Monday, 25 August 2014

LEYB OPESKIN

LEYB OPESKIN (January 1, 1908-July 11, 1944)
Born in Vilna, he was a graduate of the Vilna Jewish teachers seminary.  He was convicted by the Polish government for revolutionary activities.  In the Vilna ghetto he was a school leader and lecturer.  He translated songs for choirs.  He was the author of such songs as: “Trep, trep, trep” (Step, step, step), “Mir zenen in maline” (We’re in a ghetto), “Farvos?” (Why?), “Bagin” (Dawn), and “Afn toyt fun lerer gershteyn” (On the death of teacher Gerstein), among others.  In 1939 he published several pieces in a Soviet Jewish periodical and was one of the founders of the Partizanke ([female] Partisan).  According to the Lerer-zikher-bukh, di umgekumene lerer in tsisho shuln in poyln (Remembrance volume for teachers, the murdered teachers in the Tsisho schools in Poland) (New York, 1954), he assembled his songs in a volume under the title Bagin (Dawn) (place of publication, date, pages all not given).  When Vilna was liberated, the partisans found on his corpse a bloodied notebook with his songs.

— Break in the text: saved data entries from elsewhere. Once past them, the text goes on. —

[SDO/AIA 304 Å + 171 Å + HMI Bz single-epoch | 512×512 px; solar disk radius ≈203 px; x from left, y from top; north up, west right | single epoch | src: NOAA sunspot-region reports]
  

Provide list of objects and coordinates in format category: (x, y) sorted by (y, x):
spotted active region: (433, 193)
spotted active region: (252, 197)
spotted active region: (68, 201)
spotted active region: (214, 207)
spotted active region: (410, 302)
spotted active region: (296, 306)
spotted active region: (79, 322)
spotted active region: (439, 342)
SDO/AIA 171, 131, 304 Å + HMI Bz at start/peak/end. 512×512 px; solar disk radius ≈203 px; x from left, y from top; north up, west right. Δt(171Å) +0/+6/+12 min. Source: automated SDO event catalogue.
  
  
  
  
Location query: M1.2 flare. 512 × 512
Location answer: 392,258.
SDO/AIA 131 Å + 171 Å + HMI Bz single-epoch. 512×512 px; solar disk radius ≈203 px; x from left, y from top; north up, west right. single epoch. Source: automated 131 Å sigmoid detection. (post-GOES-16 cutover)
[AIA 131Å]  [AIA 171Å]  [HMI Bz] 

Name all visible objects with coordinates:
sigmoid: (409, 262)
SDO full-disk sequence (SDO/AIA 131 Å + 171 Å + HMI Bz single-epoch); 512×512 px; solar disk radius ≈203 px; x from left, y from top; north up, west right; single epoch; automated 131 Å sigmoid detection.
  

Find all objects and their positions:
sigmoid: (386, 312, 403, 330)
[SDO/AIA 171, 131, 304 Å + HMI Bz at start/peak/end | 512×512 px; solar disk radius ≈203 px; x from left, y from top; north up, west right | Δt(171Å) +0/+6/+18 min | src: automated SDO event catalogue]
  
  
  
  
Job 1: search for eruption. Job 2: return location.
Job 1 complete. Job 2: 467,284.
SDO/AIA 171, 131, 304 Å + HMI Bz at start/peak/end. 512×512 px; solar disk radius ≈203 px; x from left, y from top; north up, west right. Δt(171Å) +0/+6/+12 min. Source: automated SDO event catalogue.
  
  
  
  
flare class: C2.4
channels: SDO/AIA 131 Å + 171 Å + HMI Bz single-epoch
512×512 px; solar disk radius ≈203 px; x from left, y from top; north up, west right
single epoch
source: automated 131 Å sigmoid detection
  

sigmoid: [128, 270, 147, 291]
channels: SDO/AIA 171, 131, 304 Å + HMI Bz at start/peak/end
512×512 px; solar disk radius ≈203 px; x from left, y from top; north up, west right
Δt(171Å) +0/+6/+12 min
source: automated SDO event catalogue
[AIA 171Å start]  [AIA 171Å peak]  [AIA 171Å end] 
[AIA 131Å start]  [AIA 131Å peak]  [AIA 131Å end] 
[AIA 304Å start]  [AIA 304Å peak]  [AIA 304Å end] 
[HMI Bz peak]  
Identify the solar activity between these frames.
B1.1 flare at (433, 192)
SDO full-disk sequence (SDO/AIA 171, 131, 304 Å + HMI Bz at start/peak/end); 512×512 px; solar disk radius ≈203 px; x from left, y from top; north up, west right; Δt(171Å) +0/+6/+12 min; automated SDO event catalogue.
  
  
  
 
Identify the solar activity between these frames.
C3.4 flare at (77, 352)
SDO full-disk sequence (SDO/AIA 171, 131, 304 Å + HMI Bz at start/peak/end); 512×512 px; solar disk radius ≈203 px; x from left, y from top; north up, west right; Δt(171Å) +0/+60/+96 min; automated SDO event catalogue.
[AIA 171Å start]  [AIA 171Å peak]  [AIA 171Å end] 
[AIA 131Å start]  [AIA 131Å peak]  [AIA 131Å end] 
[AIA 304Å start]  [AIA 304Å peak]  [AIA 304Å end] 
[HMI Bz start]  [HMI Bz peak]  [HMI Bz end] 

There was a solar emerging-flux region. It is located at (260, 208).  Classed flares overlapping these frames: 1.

Sources: M. Dvorzhetski (Mark Dvorzetsky), Yerusholayim delite in kamf un umkum (The Jerusalem of Lithuania in struggle and death) (Paris, 1948); A. Ayzn, Dos gaystike ponem fun geto (The spiritual face of the ghetto) (Mexico, 1950); Sh. Katsherginski (Szmerke Kaczerginski), Lider fun getos and lagern (Songs from the ghettos and camps) (New York, 1948).